[Captioned web images]
++++++++++

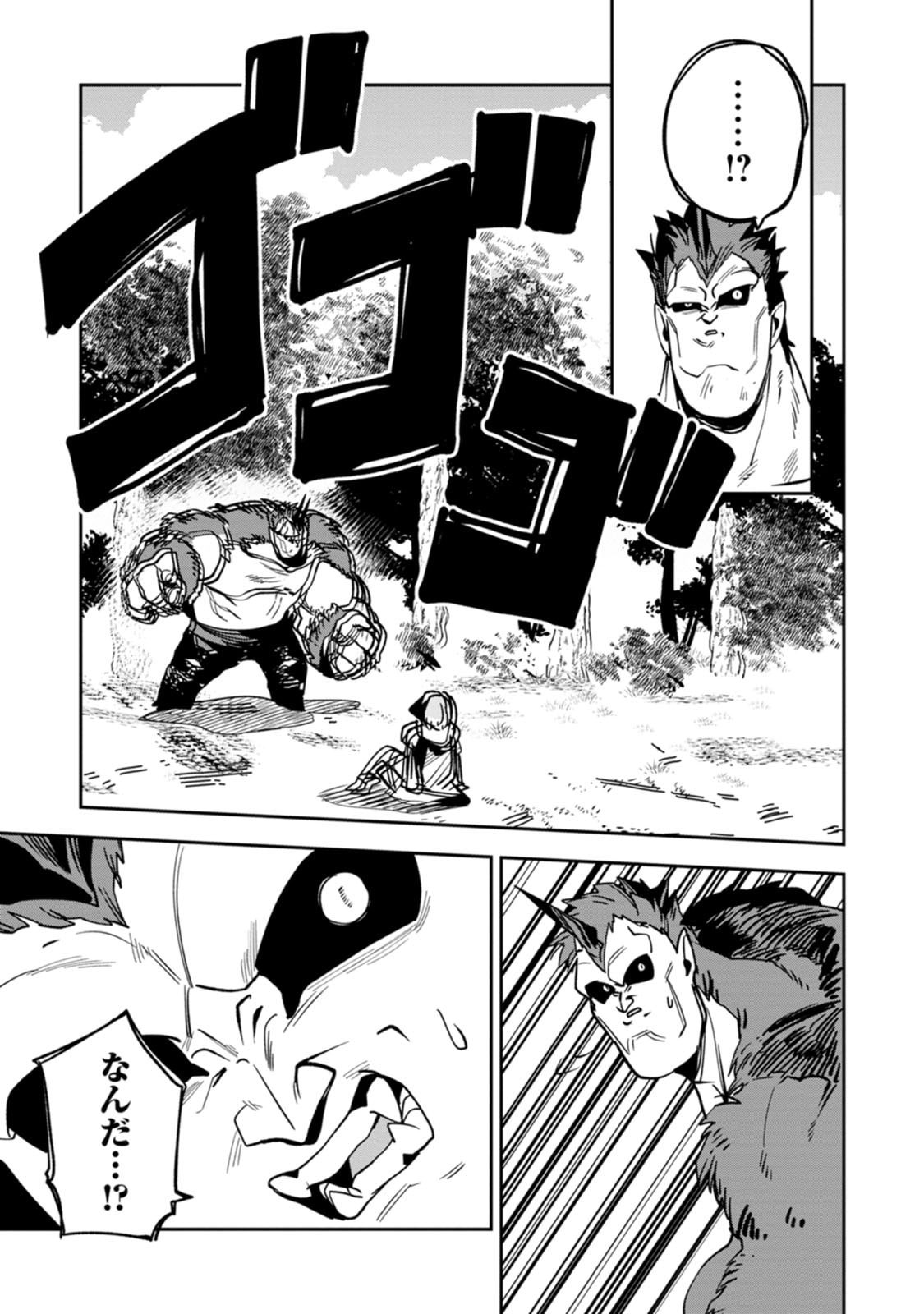 Game Chishiki de Saikyou ni Natta Mob Heishi wa, Shin no Jitsuryoku o Kakushitai - Chapter 14.3 - Page 8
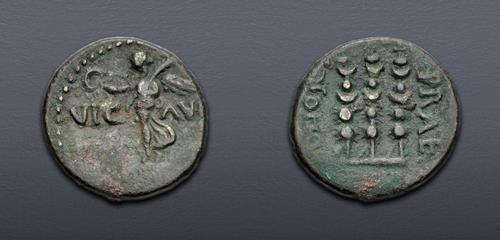 Lot 420 image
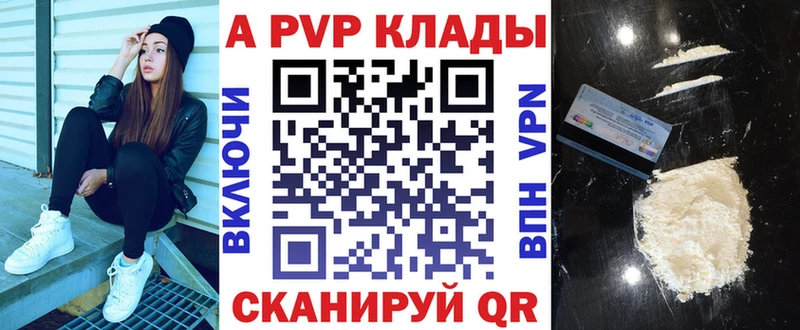 Alfa_PVP кристаллы Спасск-Рязанский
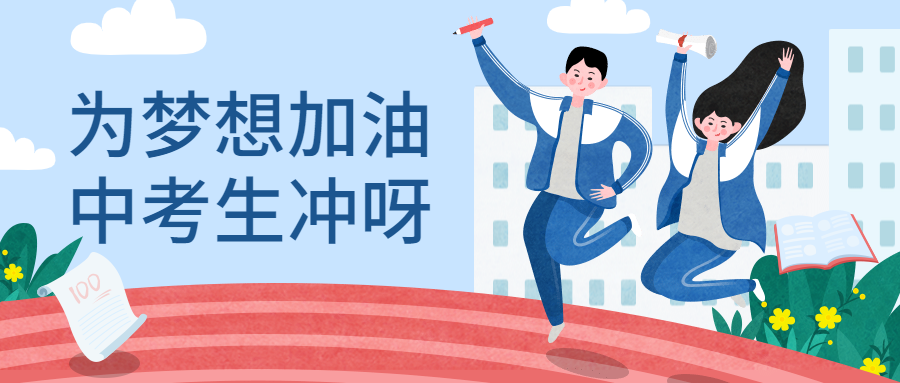 祝同学们中考大捷! 走红地毯,过凯旋门,与可爱老师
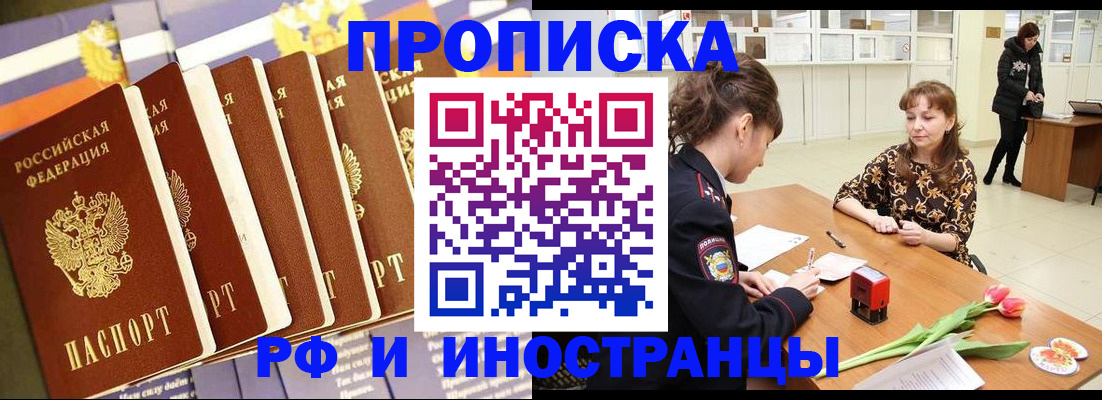 где прописаться в Лузе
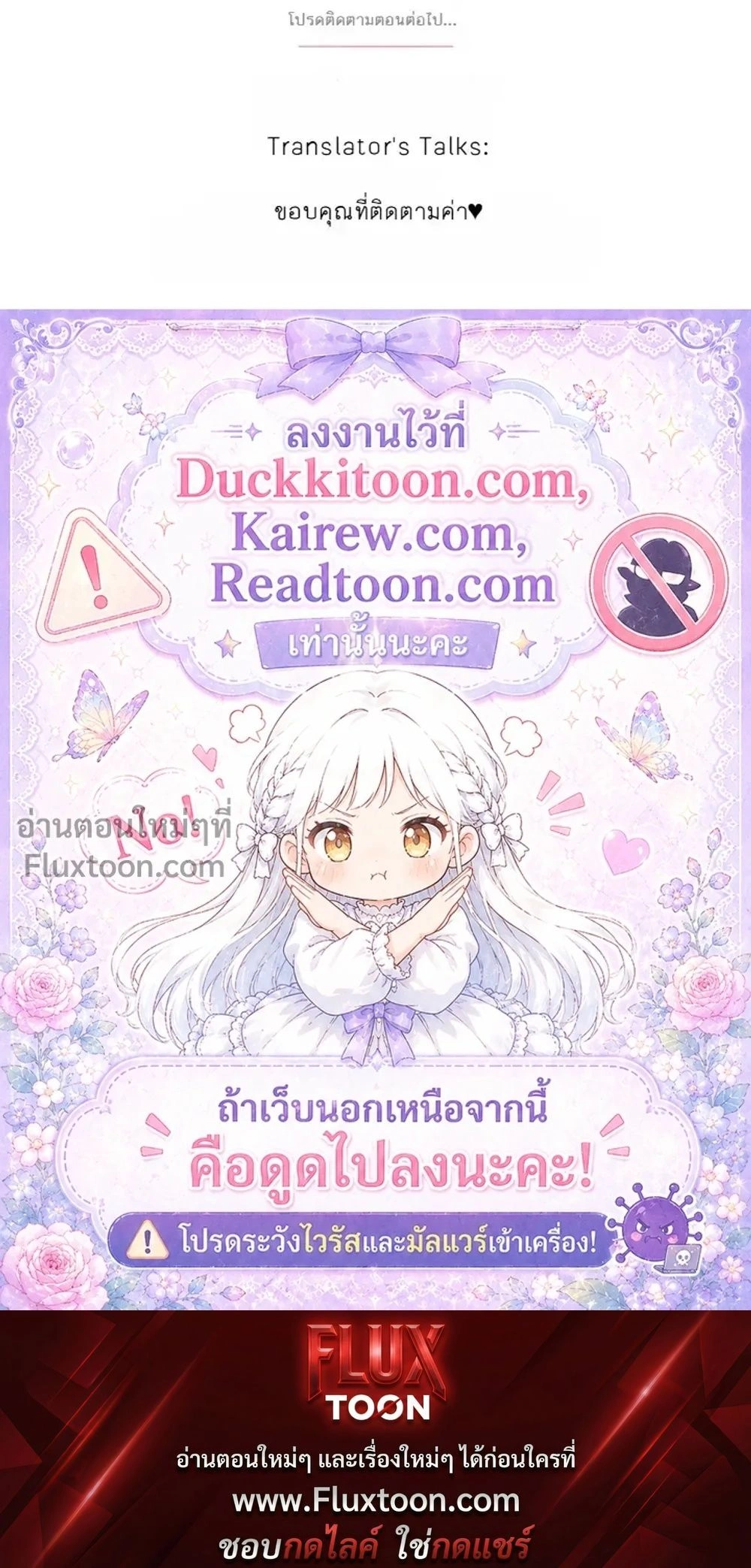 หน้าที่ 34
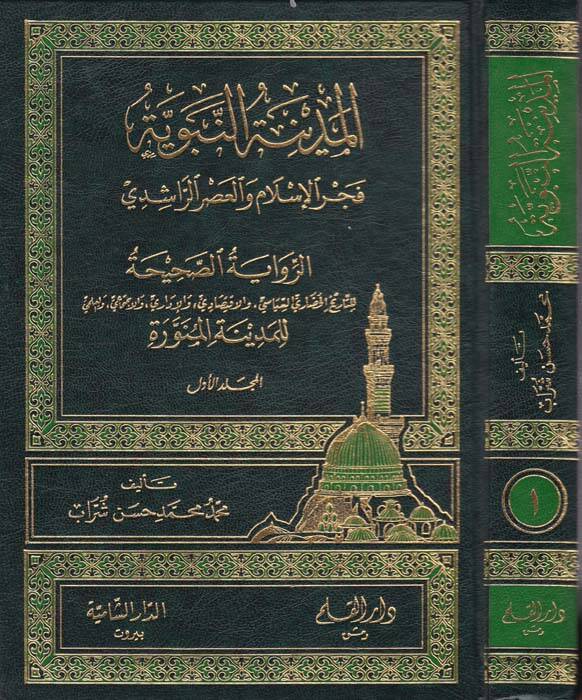 El-Medinetün-Nebeviyye Fecrül-İslam vel-Asrir-Raşidi - المدينة النبوية فجر الإسلام والعصر الراشدي - 1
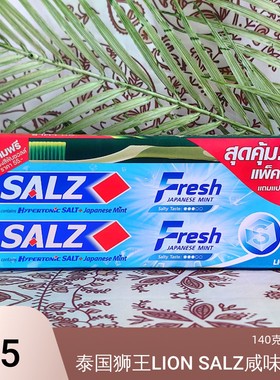 泰国狮王LION SALZ咸味牙膏薄荷高渗盐牙膏140g*2原味草本薄荷
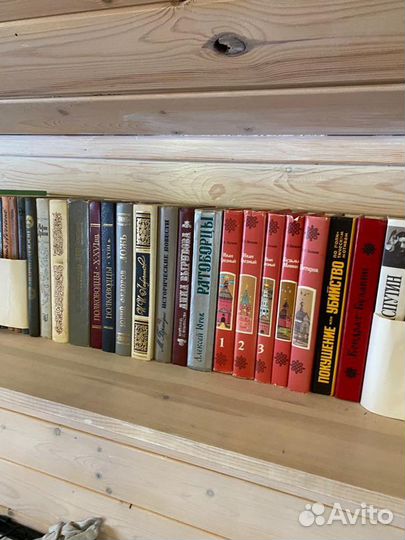 Книги из домашней библиотеки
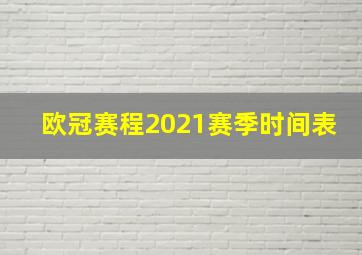 欧冠赛程2021赛季时间表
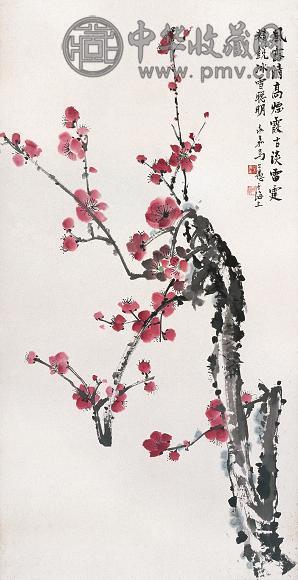 马公愚 梅花 立轴 设色纸本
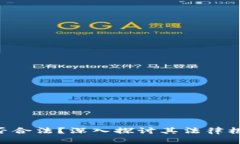NFT虚拟币是否合法？深入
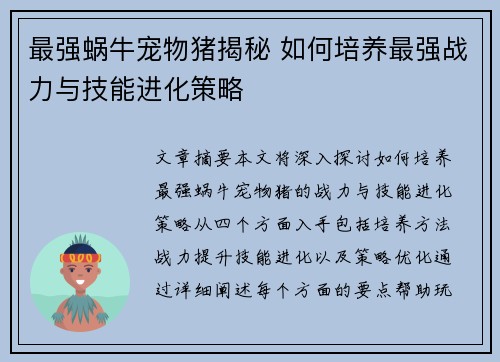 最强蜗牛宠物猪揭秘 如何培养最强战力与技能进化策略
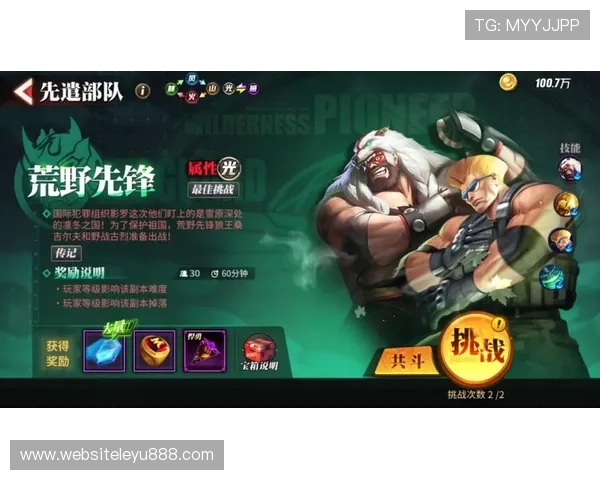 乐鱼在线登录下载遇到问题怎么办?全面解决方案助你顺利进入游戏 乐鱼在线登录下载遇到问题怎么办?全面解决方案助你顺利进入游戏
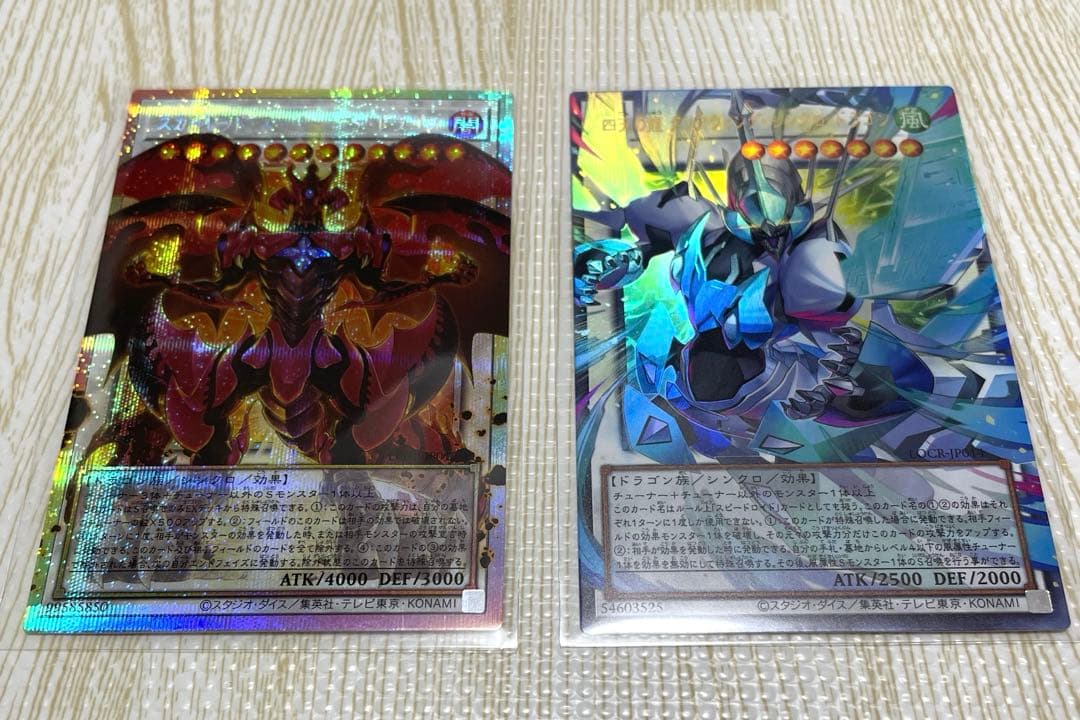 （オーバーフレーム4枚） 遊戯王 蒼の深淵ディープアイズ・ホワイト・ドラゴン 他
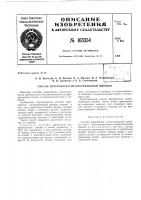 Патент ссср  163354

++++++++++

## PROBLEM TO SOLVE
Every entry, exactly as written: transcribe it, passing over any pictures.

## REPLY TO THE EXERCISE
 Game Chishiki de Saikyou ni Natta Mob Heishi wa, Shin no Jitsuryoku o Kakushitai - Chapter 14.3 - Page 8
 Lot 420 image
 Alfa_PVP кристаллы Спасск-Рязанский
 祝同学们中考大捷! 走红地毯,过凯旋门,与可爱老师
 где прописаться в Лузе
 หน้าที่ 34
 El-Medinetün-Nebeviyye Fecrül-İslam vel-Asrir-Raşidi - المدينة النبوية فجر الإسلام والعصر الراشدي - 1
 泰国狮王LION SALZ咸味牙膏薄荷高渗盐牙膏140g*2原味草本薄荷
 Книги из домашней библиотеки
 欧冠赛程2021赛季时间表
 马公愚 梅花 立轴 设色纸本
NFT虚拟币是否合法？深入
 最强蜗牛宠物猪揭秘 如何培养最强战力与技能进化策略
 乐鱼在线登录下载遇到问题怎么办?全面解决方案助你顺利进入游戏 乐鱼在线登录下载遇到问题怎么办?全面解决方案助你顺利进入游戏
 （オーバーフレーム4枚） 遊戯王 蒼の深淵ディープアイズ・ホワイト・ドラゴン 他
 Патент ссср  163354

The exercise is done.